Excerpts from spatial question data
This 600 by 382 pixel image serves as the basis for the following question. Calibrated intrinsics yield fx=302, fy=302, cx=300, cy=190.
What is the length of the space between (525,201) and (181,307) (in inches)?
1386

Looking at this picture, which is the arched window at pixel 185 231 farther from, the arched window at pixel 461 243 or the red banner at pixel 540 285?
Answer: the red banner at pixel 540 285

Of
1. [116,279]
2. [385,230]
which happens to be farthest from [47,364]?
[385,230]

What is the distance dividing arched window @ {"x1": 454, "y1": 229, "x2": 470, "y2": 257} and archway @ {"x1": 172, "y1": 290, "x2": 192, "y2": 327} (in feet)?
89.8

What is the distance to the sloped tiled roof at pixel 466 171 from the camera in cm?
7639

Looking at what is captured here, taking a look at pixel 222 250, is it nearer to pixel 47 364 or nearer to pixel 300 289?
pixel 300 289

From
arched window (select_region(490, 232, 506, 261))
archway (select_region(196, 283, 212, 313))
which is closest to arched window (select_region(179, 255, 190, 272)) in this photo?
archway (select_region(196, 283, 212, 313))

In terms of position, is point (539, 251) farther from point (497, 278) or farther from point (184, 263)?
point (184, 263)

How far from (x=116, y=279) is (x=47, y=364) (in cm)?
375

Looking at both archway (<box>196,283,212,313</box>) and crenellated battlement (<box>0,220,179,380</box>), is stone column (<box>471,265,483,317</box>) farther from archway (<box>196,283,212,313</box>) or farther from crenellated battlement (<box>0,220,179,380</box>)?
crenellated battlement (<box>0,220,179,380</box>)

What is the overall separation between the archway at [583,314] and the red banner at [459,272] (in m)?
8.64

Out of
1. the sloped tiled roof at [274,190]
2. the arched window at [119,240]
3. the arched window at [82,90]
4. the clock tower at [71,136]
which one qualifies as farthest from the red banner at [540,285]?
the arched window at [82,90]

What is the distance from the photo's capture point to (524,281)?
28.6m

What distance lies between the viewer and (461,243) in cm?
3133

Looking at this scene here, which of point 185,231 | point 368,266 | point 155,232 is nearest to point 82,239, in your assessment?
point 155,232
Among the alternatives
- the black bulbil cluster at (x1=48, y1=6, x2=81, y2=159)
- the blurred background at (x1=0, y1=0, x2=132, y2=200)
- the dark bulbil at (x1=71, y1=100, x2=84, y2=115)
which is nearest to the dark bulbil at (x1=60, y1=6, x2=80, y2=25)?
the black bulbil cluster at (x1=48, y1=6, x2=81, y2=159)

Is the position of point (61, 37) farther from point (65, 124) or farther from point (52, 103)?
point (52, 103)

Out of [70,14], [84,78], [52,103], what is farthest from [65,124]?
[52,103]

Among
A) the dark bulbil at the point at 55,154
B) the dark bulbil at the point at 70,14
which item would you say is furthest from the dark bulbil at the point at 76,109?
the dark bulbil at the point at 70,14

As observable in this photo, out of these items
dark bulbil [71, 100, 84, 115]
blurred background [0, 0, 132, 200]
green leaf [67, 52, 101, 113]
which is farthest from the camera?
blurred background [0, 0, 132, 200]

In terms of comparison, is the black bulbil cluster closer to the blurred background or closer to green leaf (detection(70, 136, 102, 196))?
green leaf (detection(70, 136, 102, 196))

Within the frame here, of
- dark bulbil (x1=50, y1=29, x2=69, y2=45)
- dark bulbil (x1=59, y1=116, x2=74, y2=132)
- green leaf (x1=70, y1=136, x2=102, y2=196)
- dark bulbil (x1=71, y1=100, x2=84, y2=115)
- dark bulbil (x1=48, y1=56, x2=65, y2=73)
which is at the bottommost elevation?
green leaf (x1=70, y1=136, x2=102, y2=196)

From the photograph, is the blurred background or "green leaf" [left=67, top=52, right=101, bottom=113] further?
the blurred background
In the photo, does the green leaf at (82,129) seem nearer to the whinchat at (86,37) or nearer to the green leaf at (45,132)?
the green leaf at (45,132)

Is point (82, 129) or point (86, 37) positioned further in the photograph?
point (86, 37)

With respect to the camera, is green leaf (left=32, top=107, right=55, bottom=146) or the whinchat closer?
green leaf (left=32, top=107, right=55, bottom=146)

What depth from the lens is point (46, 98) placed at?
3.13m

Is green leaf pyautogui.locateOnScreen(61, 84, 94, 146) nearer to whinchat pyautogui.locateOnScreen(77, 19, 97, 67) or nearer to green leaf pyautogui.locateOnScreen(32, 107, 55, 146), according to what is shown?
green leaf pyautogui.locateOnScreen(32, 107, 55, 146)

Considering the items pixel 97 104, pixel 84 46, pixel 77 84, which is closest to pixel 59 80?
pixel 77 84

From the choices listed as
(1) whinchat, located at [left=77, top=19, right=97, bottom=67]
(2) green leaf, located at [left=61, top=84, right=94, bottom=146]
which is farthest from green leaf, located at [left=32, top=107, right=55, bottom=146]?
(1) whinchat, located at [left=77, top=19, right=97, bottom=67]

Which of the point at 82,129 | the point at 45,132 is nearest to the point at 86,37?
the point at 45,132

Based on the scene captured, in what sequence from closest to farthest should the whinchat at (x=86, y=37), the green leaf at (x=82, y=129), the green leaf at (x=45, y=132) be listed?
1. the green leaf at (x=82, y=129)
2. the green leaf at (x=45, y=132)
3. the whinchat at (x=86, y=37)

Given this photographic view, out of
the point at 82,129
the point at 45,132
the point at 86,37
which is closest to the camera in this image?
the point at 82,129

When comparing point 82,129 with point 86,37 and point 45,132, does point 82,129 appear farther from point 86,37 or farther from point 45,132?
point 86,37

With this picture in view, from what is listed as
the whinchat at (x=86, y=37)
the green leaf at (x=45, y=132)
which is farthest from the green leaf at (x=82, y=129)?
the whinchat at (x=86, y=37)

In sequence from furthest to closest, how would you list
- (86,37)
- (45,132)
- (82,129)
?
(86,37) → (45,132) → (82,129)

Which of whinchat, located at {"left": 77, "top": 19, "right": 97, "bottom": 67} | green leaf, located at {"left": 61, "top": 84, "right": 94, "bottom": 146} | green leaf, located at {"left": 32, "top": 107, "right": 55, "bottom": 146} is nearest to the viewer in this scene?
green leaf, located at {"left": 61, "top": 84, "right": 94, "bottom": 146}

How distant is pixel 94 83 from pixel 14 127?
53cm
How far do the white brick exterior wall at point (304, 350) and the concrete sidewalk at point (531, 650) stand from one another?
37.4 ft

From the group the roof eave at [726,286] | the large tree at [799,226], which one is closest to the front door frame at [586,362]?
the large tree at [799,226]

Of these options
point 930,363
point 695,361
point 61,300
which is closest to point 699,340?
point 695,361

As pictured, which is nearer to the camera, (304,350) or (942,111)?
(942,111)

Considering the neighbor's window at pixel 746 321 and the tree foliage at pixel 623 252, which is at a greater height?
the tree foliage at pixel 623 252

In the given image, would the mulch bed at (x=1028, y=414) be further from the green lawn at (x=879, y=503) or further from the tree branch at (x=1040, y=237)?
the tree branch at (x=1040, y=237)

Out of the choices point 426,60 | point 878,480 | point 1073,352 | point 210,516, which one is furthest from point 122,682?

The problem -
Transcribe every row above verbatim, reproducing each line without alteration.

Task output -
This 600 by 382 pixel image serves as the basis for the following question. Calibrated intrinsics yield fx=302, fy=302, cx=300, cy=190.
What is the length of the space between (525,201) and (181,307) (in inches)?
1386

Looking at this picture, which is the arched window at pixel 185 231 farther from, the arched window at pixel 461 243 or the red banner at pixel 540 285?
Answer: the red banner at pixel 540 285

Of
1. [116,279]
2. [385,230]
which happens to be farthest from [47,364]?
[385,230]

What is the distance dividing arched window @ {"x1": 454, "y1": 229, "x2": 470, "y2": 257} and archway @ {"x1": 172, "y1": 290, "x2": 192, "y2": 327} (in feet)?
89.8

What is the distance to the sloped tiled roof at pixel 466 171 from the camera in cm?
7639

Looking at what is captured here, taking a look at pixel 222 250, is it nearer to pixel 47 364 or nearer to pixel 300 289?
pixel 300 289

From
arched window (select_region(490, 232, 506, 261))
archway (select_region(196, 283, 212, 313))
which is closest to arched window (select_region(179, 255, 190, 272)) in this photo?
archway (select_region(196, 283, 212, 313))

In terms of position, is point (539, 251) farther from point (497, 278) or farther from point (184, 263)?
point (184, 263)

How far from (x=116, y=279) is (x=47, y=364) (in cm)?
375

Looking at both archway (<box>196,283,212,313</box>) and crenellated battlement (<box>0,220,179,380</box>), is stone column (<box>471,265,483,317</box>) farther from archway (<box>196,283,212,313</box>) or farther from crenellated battlement (<box>0,220,179,380</box>)?
crenellated battlement (<box>0,220,179,380</box>)

What is the overall separation between the archway at [583,314] and the red banner at [459,272] (in m)?
8.64

Out of
1. the sloped tiled roof at [274,190]
2. the arched window at [119,240]
3. the arched window at [82,90]
4. the clock tower at [71,136]
which one qualifies as farthest from the red banner at [540,285]?
the arched window at [82,90]

What is the distance from the photo's capture point to (524,281)?
28.6m

What distance lies between the viewer and (461,243) in cm?
3133

Looking at this scene here, which of point 185,231 | point 368,266 | point 155,232 is nearest to point 82,239, in your assessment?
point 155,232
Among the alternatives
- the black bulbil cluster at (x1=48, y1=6, x2=81, y2=159)
- the blurred background at (x1=0, y1=0, x2=132, y2=200)
- the dark bulbil at (x1=71, y1=100, x2=84, y2=115)
which is nearest to the dark bulbil at (x1=60, y1=6, x2=80, y2=25)?
the black bulbil cluster at (x1=48, y1=6, x2=81, y2=159)

Is the position of point (61, 37) farther from point (65, 124) or farther from point (52, 103)?
point (52, 103)

Out of [70,14], [84,78], [52,103], what is farthest from [65,124]?
[52,103]

Among
A) the dark bulbil at the point at 55,154
B) the dark bulbil at the point at 70,14
which item would you say is furthest from the dark bulbil at the point at 76,109?
the dark bulbil at the point at 70,14

As observable in this photo, out of these items
dark bulbil [71, 100, 84, 115]
blurred background [0, 0, 132, 200]
green leaf [67, 52, 101, 113]
which is farthest from the camera?
blurred background [0, 0, 132, 200]

In terms of comparison, is the black bulbil cluster closer to the blurred background or closer to green leaf (detection(70, 136, 102, 196))?
green leaf (detection(70, 136, 102, 196))

Within the frame here, of
- dark bulbil (x1=50, y1=29, x2=69, y2=45)
- dark bulbil (x1=59, y1=116, x2=74, y2=132)
- green leaf (x1=70, y1=136, x2=102, y2=196)
- dark bulbil (x1=71, y1=100, x2=84, y2=115)
- dark bulbil (x1=48, y1=56, x2=65, y2=73)
which is at the bottommost elevation?
green leaf (x1=70, y1=136, x2=102, y2=196)

From the photograph, is the blurred background or "green leaf" [left=67, top=52, right=101, bottom=113] further?
the blurred background
In the photo, does the green leaf at (82,129) seem nearer to the whinchat at (86,37) or nearer to the green leaf at (45,132)?
the green leaf at (45,132)

Is point (82, 129) or point (86, 37) positioned further in the photograph?
point (86, 37)

With respect to the camera, is green leaf (left=32, top=107, right=55, bottom=146) or the whinchat closer?
green leaf (left=32, top=107, right=55, bottom=146)

What depth from the lens is point (46, 98) placed at?
3.13m

Is green leaf pyautogui.locateOnScreen(61, 84, 94, 146) nearer to whinchat pyautogui.locateOnScreen(77, 19, 97, 67) or nearer to green leaf pyautogui.locateOnScreen(32, 107, 55, 146), according to what is shown?
green leaf pyautogui.locateOnScreen(32, 107, 55, 146)

Considering the items pixel 97 104, pixel 84 46, pixel 77 84, which is closest to pixel 59 80?
pixel 77 84

From the choices listed as
(1) whinchat, located at [left=77, top=19, right=97, bottom=67]
(2) green leaf, located at [left=61, top=84, right=94, bottom=146]
which is farthest from green leaf, located at [left=32, top=107, right=55, bottom=146]?
(1) whinchat, located at [left=77, top=19, right=97, bottom=67]

Which of the point at 82,129 | the point at 45,132 is nearest to the point at 86,37?
the point at 45,132

Based on the scene captured, in what sequence from closest to farthest should the whinchat at (x=86, y=37), the green leaf at (x=82, y=129), the green leaf at (x=45, y=132) be listed?
1. the green leaf at (x=82, y=129)
2. the green leaf at (x=45, y=132)
3. the whinchat at (x=86, y=37)

Given this photographic view, out of
the point at 82,129
the point at 45,132
the point at 86,37
which is closest to the camera in this image?
the point at 82,129

When comparing point 82,129 with point 86,37 and point 45,132, does point 82,129 appear farther from point 86,37 or farther from point 45,132?
point 86,37

With this picture in view, from what is listed as
the whinchat at (x=86, y=37)
the green leaf at (x=45, y=132)
which is farthest from the green leaf at (x=82, y=129)?
the whinchat at (x=86, y=37)

In sequence from furthest to closest, how would you list
- (86,37)
- (45,132)
- (82,129)
?
(86,37) → (45,132) → (82,129)

Which of whinchat, located at {"left": 77, "top": 19, "right": 97, "bottom": 67} | green leaf, located at {"left": 61, "top": 84, "right": 94, "bottom": 146} | green leaf, located at {"left": 32, "top": 107, "right": 55, "bottom": 146} is nearest to the viewer in this scene?
green leaf, located at {"left": 61, "top": 84, "right": 94, "bottom": 146}

How distant is pixel 94 83 from pixel 14 127?
53cm
How far do the white brick exterior wall at point (304, 350) and the concrete sidewalk at point (531, 650) stand from one another?
37.4 ft

From the group the roof eave at [726,286] | the large tree at [799,226], which one is closest to the front door frame at [586,362]?
the large tree at [799,226]

Of these options
point 930,363
point 695,361
point 61,300
which is closest to point 699,340?
point 695,361

As pictured, which is nearer to the camera, (304,350) or (942,111)?
(942,111)

Considering the neighbor's window at pixel 746 321 and the tree foliage at pixel 623 252, which is at a greater height?
the tree foliage at pixel 623 252

In the given image, would the mulch bed at (x=1028, y=414) be further from the green lawn at (x=879, y=503) or further from the tree branch at (x=1040, y=237)?
the tree branch at (x=1040, y=237)

Out of the choices point 426,60 | point 878,480 | point 1073,352 | point 210,516, which one is furthest from point 122,682?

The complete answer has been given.